[OSM-dev] Licence of the Mapnik style?
jamesmikedupont at googlemail.com
Tue Apr 10 22:49:20 BST 2012
On Tue, Apr 10, 2012 at 11:06 PM, Cartinus <cartinus at xs4all.nl> wrote:
> That would already be achieved with GPL. You don't need AGPL for that.
Well AGPL http://www.gnu.org/licenses/agpl-3.0.html covers public propagation
and network interaction, the GPL does not. Under the gpl you would be able
to create modified styles on your own server and not publish them.
"""To "propagate" a work means to do anything with it that, without
permission, would make you directly or secondarily liable for infringement
under applicable copyright law, except executing it on a computer or
modifying a private copy. ''''
The issue here of style sheets is that they are not conveyed to the users
via the tiles. The stylesheets are not contained directly in the tiles only
indirectly, and the user does not interact with them directly only
I think that you can execute a private copy of a style without incurring
any copyright issues at all, except for constants contained in those styles
that are copied into the resulting map.
It is a question of the tiles are even a derived work of the styles
lets think about this longer, but lets say, the color red is contained in
the style to show that a street is under construction. This color red is
displayed on a tile.
The color of the pixels contains data that is copied from the style, but
the rules to select that style are not, the definition of the style is not
conveyed, only the effect of that style is.
For example if were to copy trademarked strings, top secret information etc
that would be an issue. The copyright issues of styles are limited to that
which is copied into the map.
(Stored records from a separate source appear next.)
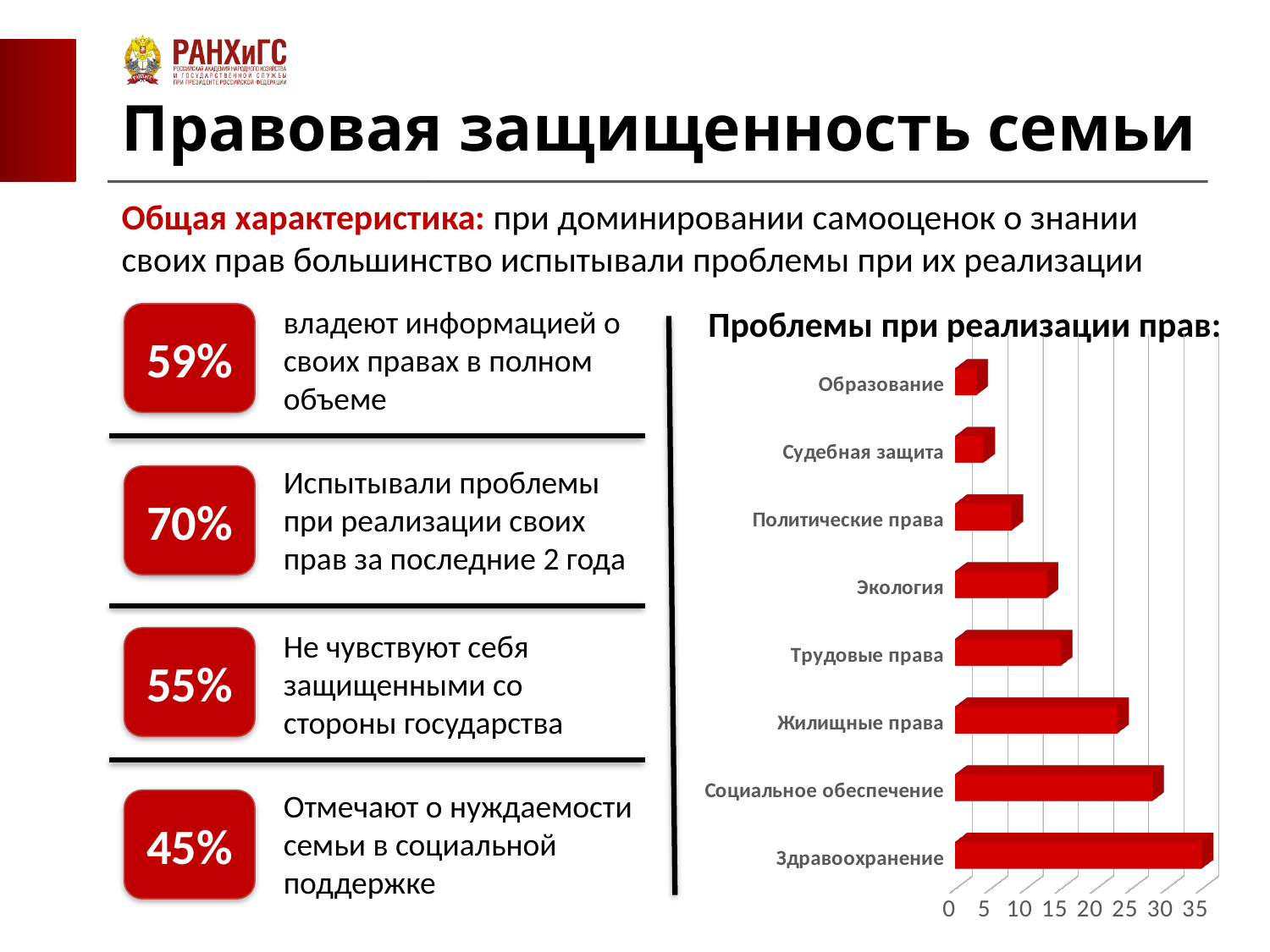
Is the value for Социальное обеспечение greater or less than 25? greater Is the value for Здравоохранение greater or less than 30? greater How many categories does the chart "Проблемы при реализации прав" show? 8 Is the value for Экология greater or less than 10? greater Which category has the shortest bar in the chart "Проблемы при реализации прав"? Образование Which category has the longest bar in the chart "Проблемы при реализации прав"? Здравоохранение Which is larger, the value for Жилищные права or the value for Трудовые права? Жилищные права Going from the top category to the bottom category, do the bars get longer or shorter? longer What kind of chart is shown under the heading "Проблемы при реализации прав"? bar chart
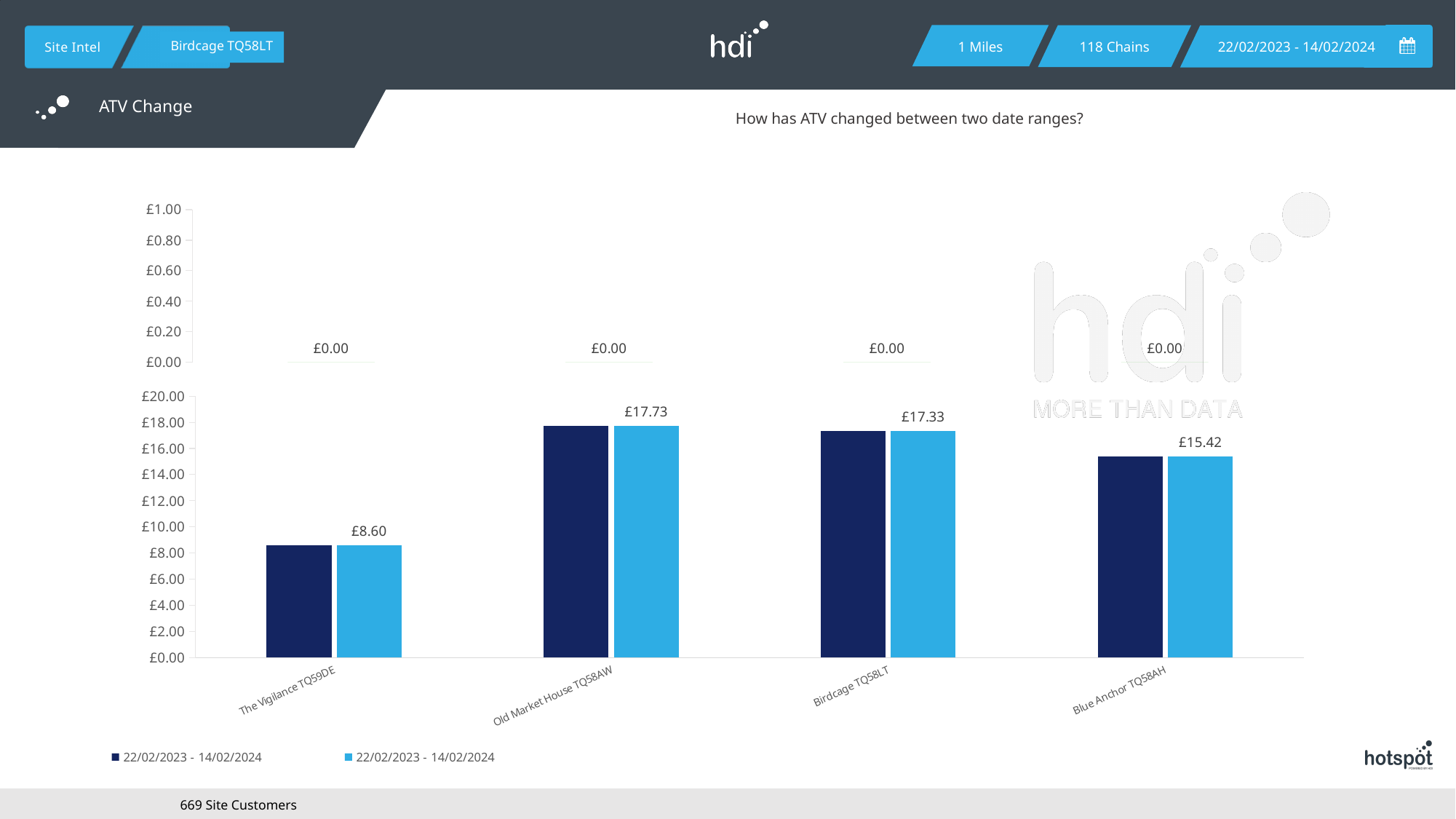
What is the labelled ATV value for Birdcage TQ58LT? £17.33 How many categories are shown on the x axis of the chart? 4 What kind of chart is shown on the slide? bar chart What ATV change value is labelled for each category in the upper panel of the chart? £0.00 How many series does the legend list? 2 Which has a larger labelled ATV value, Birdcage TQ58LT or Blue Anchor TQ58AH? Birdcage TQ58LT Which category has the highest labelled ATV value? Old Market House TQ58AW What is the labelled ATV value for The Vigilance TQ59DE? £8.60 What is the difference between the labelled ATV values for Old Market House TQ58AW and Blue Anchor TQ58AH? £2.31 Which category has the lowest labelled ATV value? The Vigilance TQ59DE What is the labelled ATV value for Blue Anchor TQ58AH? £15.42 What is the labelled ATV value for Old Market House TQ58AW? £17.73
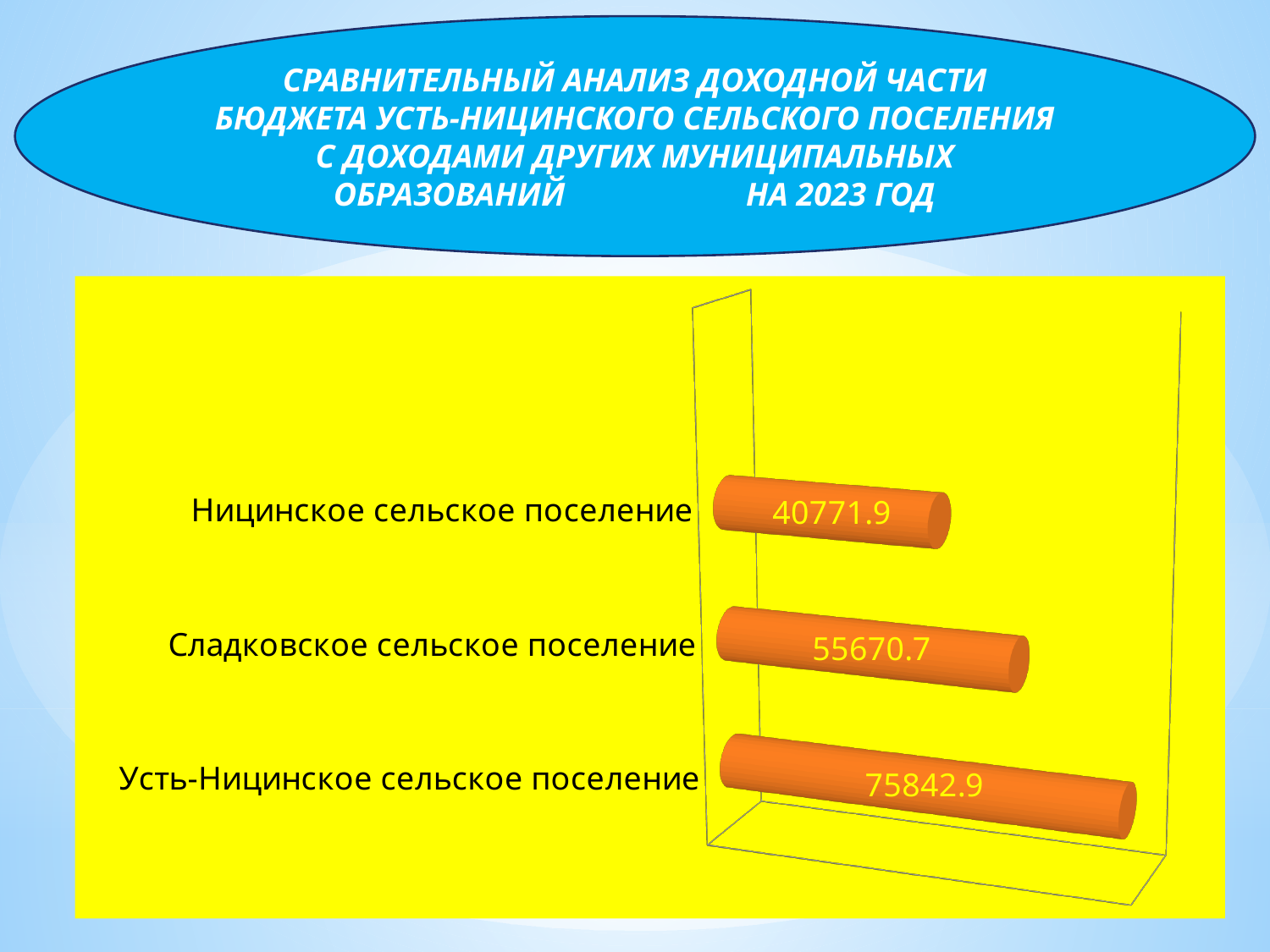
What is the difference between the values for Усть-Ницинское сельское поселение and Сладковское сельское поселение? 20172.2 What colour are the bars on the chart? Orange What is the value shown for Ницинское сельское поселение? 40771.9 What is the value shown for Сладковское сельское поселение? 55670.7 What is the value shown for Усть-Ницинское сельское поселение? 75842.9 What is the difference between the values for Усть-Ницинское сельское поселение and Ницинское сельское поселение? 35071.0 Which settlement has the lowest value on the chart? Ницинское сельское поселение Which settlement has the highest value on the chart? Усть-Ницинское сельское поселение What kind of chart is shown on the slide? Bar chart Which is larger, the value for Сладковское сельское поселение or the value for Ницинское сельское поселение? Сладковское сельское поселение How many settlements are shown on the chart? 3 What is the difference between the values for Сладковское сельское поселение and Ницинское сельское поселение? 14898.8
So symbols, string literals, trademarked
strings etc would all be issues to look at deeply.
Now if you are to distribute these styles in a mapcss that would be a
different issue, but I am talking here about mapnik rendering with no user
interaction with the rendering process.
This is similar to the issue of providing the output of a modified gcc
compiler that compiles the users source code, you would also not have to
provide your private modications to the compiler, I guess if the compiler
was licensed under the agpl you could not make a public webservice .
The same thing would be with providing an online web service that would
render on demand for users, maybe that in theory could fall under
propagation of a style sheet if you were provide an interactive service
that needs to use an AGPLed styles.
I am still not clear on how much interaction here would be an issue, if
your software itself is interacted with and you only read the agpled styles
as data we might have a very weak case for AGPLd protection.